*MATERIAL PROVIDED*:
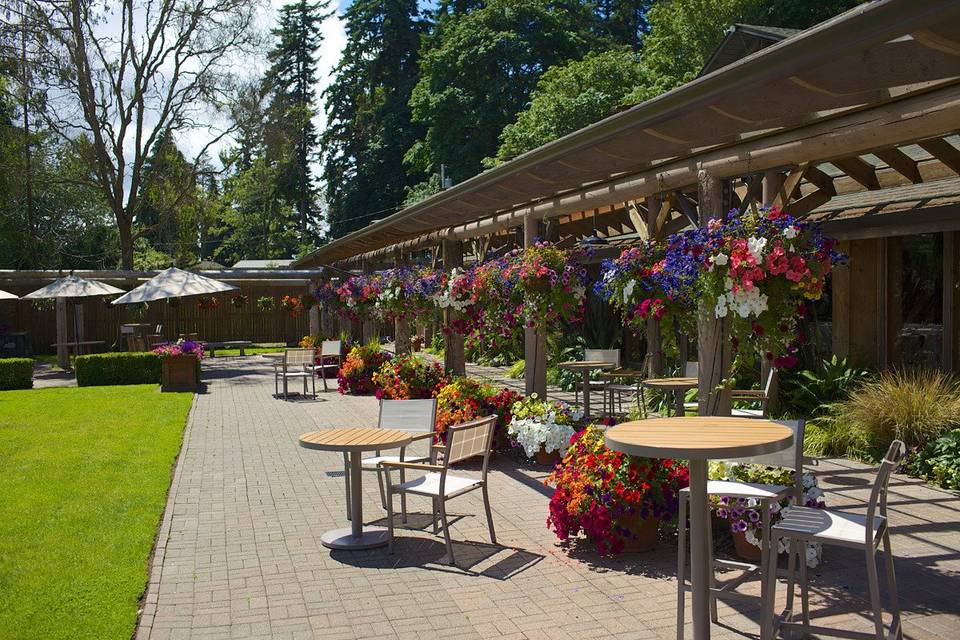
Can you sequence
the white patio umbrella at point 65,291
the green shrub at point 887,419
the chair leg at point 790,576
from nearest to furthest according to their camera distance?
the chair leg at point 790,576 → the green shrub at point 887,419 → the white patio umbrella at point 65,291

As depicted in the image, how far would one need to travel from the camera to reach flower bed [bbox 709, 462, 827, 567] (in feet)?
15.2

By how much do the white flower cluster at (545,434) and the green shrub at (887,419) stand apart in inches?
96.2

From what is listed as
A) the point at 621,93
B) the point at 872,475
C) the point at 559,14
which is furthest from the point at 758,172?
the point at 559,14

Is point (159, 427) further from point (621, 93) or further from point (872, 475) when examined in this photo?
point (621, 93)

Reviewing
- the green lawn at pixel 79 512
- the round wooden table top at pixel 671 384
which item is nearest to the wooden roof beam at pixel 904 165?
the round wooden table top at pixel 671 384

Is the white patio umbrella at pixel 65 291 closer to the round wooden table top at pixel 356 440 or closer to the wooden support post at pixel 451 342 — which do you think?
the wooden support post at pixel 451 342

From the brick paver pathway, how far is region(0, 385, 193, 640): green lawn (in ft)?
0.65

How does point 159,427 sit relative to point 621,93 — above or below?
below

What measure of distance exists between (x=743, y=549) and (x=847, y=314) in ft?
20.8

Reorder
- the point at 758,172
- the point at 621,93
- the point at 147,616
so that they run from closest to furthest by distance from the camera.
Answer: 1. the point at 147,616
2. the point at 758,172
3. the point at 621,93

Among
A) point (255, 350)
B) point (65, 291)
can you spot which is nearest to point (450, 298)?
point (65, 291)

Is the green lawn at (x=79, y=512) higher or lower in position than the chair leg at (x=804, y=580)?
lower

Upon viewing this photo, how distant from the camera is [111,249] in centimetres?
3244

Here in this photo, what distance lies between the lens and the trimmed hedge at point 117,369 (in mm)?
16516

...

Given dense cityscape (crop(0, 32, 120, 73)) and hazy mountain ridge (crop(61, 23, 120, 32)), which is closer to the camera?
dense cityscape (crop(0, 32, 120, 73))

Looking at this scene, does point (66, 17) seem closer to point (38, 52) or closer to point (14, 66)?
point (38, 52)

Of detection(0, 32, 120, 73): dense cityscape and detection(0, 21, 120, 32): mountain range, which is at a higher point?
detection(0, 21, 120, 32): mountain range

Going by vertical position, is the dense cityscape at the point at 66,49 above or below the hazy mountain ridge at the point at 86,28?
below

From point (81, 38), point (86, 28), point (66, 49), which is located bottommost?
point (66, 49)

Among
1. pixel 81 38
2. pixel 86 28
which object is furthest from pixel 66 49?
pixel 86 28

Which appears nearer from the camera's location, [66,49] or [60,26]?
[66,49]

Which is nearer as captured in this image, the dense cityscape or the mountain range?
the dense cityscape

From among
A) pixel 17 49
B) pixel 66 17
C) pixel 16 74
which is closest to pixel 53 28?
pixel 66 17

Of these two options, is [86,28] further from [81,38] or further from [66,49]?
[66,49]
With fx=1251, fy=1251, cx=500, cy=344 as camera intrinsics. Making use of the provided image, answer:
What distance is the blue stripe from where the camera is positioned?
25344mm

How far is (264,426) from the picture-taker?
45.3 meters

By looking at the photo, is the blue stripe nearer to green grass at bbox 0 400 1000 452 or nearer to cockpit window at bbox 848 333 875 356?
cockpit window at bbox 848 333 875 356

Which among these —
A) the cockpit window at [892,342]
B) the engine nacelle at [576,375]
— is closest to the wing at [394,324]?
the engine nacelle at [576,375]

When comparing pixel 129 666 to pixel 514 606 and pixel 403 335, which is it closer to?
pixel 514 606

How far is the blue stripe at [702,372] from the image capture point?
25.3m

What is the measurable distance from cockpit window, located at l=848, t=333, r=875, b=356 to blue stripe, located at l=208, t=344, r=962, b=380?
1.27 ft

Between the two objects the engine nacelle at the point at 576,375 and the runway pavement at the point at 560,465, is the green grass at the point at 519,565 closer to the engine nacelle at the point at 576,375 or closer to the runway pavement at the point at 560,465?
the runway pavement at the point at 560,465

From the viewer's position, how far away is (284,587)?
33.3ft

*WHAT TO DO*: Count the lines in the entries above that contain the string "closer", treating uppercase and lowercase letters as distinct, and give only the number.

*RESULT BELOW*: 5